A la hora que él había predicho a su familia, cerró los ojos y abandonó este mundo para pasar a mejor vida. Había seguido todos los pasos que le había pautado la Divina Providencia que todo lo dispuso. Entraron sus familiares a la capilla, y ante su cadáver se postraron llorosos su viuda, hijos y demás parientes que desde el pueblo vinieron al cortijo a una legua de Valdepeñas. Vinieron también los devotos del santón y se cuenta que, estando la casa del difunto concurrida por tantos amigos y familiares, doce caballeros se abrieron paso entre los dolientes y las plañideras. Nadie había visto nunca a aquellos forasteros. Vestían cada uno de ellos una impecable y fúnebre levita negra y cubrían con chistera sus cabezas.

Trajeron aquellos enigmáticos caballeros un ataúd de buena madera y ellos fueron quienes amortajaron al difunto. Una vez introducido el cadáver en el sarcófago, levantaron la caja y se la echaron a sus hombros. El cortejo emprendió el camino a la parroquia de Santiago Apóstol de Valdepeñas de Jaén de la que Luis Aceituno era feligrés. Se dice que una enigmática señora, montada sobre una mula, encabezaba el cortejo fúnebre.

Tras una solemne misa de funeral, se le dio sepultura, y los extraños caballeros sufragaron todos los gastos del sepelio. Después del entierro, los doce caballeros desaparecieron y nadie más los volvió a ver nunca más.

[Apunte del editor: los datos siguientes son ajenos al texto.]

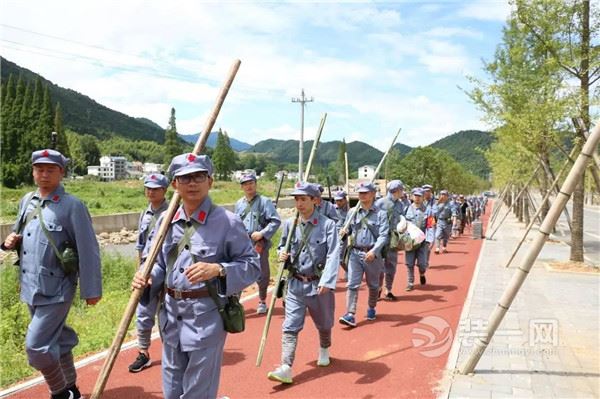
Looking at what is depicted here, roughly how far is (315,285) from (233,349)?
5.18 feet

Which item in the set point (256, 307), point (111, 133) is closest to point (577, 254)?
point (256, 307)

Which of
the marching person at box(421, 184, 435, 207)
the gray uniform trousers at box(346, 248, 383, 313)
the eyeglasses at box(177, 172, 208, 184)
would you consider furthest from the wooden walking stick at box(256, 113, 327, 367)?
the marching person at box(421, 184, 435, 207)

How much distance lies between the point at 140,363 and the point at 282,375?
1594 millimetres

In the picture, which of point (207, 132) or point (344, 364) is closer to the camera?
point (207, 132)

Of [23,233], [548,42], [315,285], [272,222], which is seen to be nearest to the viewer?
[23,233]

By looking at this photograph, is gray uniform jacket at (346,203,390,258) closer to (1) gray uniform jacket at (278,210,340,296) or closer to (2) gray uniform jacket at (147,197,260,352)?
(1) gray uniform jacket at (278,210,340,296)

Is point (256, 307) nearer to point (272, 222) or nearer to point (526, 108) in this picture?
point (272, 222)

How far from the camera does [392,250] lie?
9.23 metres

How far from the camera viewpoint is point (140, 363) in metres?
5.45

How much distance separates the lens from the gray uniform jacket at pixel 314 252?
5.41 metres

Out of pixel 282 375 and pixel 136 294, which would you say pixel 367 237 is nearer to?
pixel 282 375

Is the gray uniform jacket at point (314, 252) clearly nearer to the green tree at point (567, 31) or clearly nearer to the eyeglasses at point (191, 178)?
the eyeglasses at point (191, 178)

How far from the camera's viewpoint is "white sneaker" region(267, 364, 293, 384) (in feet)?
16.6

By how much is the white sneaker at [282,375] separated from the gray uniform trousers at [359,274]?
2319 mm
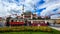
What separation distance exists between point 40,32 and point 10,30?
649mm

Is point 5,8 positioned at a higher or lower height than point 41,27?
higher

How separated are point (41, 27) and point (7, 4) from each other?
2.92ft

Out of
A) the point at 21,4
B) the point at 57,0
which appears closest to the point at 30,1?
the point at 21,4

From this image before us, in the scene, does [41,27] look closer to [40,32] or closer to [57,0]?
[40,32]

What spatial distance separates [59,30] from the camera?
6219 mm

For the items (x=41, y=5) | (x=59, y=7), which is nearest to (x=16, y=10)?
(x=41, y=5)

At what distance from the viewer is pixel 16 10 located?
6.24 m

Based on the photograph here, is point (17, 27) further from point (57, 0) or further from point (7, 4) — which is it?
point (57, 0)

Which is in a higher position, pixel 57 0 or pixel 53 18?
pixel 57 0

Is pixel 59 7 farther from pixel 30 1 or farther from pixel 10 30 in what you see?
pixel 10 30

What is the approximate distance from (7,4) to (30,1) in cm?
50

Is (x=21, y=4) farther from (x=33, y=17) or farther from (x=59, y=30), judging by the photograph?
(x=59, y=30)

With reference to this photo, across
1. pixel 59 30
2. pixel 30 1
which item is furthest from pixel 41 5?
pixel 59 30

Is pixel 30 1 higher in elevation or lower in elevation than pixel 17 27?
higher
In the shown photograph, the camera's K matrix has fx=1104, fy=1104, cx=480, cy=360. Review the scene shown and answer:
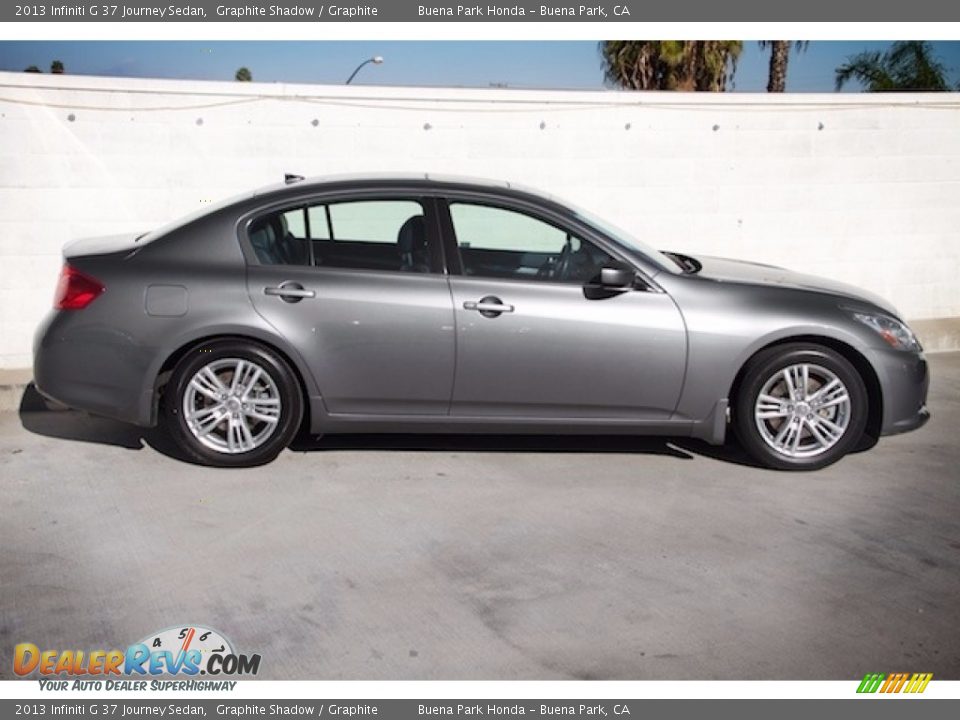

La familia del finado retornó a su cortijo, dolorida por la pérdida y fatigada por el trajín de la exequias. Lo primero que hicieron fue entrar al oratorio del santón. Abrieron la puerta de la capilla, y se quedaron perplejos ante una hilera de cuervos negros, que muy apaciblemente estaban apostados sobre la mesa en que se alzaba el crucifijo. Nadie sabía por dónde habían entrado aquella aves de la inmortalidad. Extrañados por aquellos huéspedes, los parientes de Aceituno hicieron jaleo para espantarlos, y los cuervos emprendieron el vuelo buscando la salida del habitáculo. Hubo uno de entre los parientes que en la algarabía logró contarlos: Eran doce los cuervos, como los doce caballeros.